#### PROVIDED INFORMATION ####

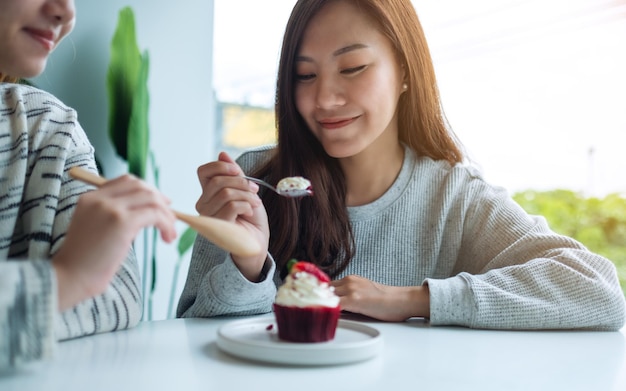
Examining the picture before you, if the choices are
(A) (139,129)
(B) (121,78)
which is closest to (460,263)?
(A) (139,129)

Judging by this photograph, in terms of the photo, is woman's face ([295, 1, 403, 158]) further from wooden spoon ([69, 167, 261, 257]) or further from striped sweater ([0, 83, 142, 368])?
wooden spoon ([69, 167, 261, 257])

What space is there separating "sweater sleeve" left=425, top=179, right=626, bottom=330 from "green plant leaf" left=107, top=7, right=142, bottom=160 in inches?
71.5

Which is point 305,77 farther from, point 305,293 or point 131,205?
point 131,205

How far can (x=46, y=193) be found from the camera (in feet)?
3.63

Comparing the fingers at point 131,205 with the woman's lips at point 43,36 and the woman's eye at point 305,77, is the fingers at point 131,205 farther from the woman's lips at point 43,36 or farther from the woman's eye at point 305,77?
the woman's eye at point 305,77

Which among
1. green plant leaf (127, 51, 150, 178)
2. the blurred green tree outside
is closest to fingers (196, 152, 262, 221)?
green plant leaf (127, 51, 150, 178)

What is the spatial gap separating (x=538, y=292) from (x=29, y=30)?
100cm

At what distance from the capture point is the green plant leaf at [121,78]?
104 inches

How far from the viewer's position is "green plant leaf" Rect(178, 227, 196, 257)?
2922mm

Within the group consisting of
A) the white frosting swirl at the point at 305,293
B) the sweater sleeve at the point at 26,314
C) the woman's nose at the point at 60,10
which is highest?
the woman's nose at the point at 60,10

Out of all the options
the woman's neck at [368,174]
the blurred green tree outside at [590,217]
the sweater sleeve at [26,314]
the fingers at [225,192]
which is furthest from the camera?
the blurred green tree outside at [590,217]

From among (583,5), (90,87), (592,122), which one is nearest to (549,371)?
(90,87)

####

Render the data above as a Markdown table with the columns Row and Data line, one line per row, numbered in order. Omit blank lines and the picture.

| Row | Data line |
|---|---|
| 1 | Examining the picture before you, if the choices are |
| 2 | (A) (139,129) |
| 3 | (B) (121,78) |
| 4 | which is closest to (460,263)? |
| 5 | (A) (139,129) |
| 6 | Judging by this photograph, in terms of the photo, is woman's face ([295, 1, 403, 158]) further from wooden spoon ([69, 167, 261, 257]) or further from striped sweater ([0, 83, 142, 368])? |
| 7 | wooden spoon ([69, 167, 261, 257]) |
| 8 | What space is there separating "sweater sleeve" left=425, top=179, right=626, bottom=330 from "green plant leaf" left=107, top=7, right=142, bottom=160 in inches? |
| 9 | 71.5 |
| 10 | Which is point 305,77 farther from, point 305,293 or point 131,205? |
| 11 | point 131,205 |
| 12 | How far can (x=46, y=193) be found from the camera (in feet)? |
| 13 | 3.63 |
| 14 | Comparing the fingers at point 131,205 with the woman's lips at point 43,36 and the woman's eye at point 305,77, is the fingers at point 131,205 farther from the woman's lips at point 43,36 or farther from the woman's eye at point 305,77? |
| 15 | the woman's eye at point 305,77 |
| 16 | Which among |
| 17 | 1. green plant leaf (127, 51, 150, 178) |
| 18 | 2. the blurred green tree outside |
| 19 | is closest to fingers (196, 152, 262, 221)? |
| 20 | green plant leaf (127, 51, 150, 178) |
| 21 | What is the spatial gap separating (x=538, y=292) from (x=29, y=30)? |
| 22 | 100cm |
| 23 | At what distance from the capture point is the green plant leaf at [121,78]? |
| 24 | 104 inches |
| 25 | How far from the viewer's position is "green plant leaf" Rect(178, 227, 196, 257)? |
| 26 | 2922mm |
| 27 | Within the group consisting of |
| 28 | A) the white frosting swirl at the point at 305,293 |
| 29 | B) the sweater sleeve at the point at 26,314 |
| 30 | C) the woman's nose at the point at 60,10 |
| 31 | which is highest? |
| 32 | the woman's nose at the point at 60,10 |
| 33 | Out of all the options |
| 34 | the woman's neck at [368,174] |
| 35 | the blurred green tree outside at [590,217] |
| 36 | the sweater sleeve at [26,314] |
| 37 | the fingers at [225,192] |
| 38 | which is furthest from the camera? |
| 39 | the blurred green tree outside at [590,217] |
| 40 | From among (583,5), (90,87), (592,122), which one is nearest to (549,371)? |
| 41 | (90,87) |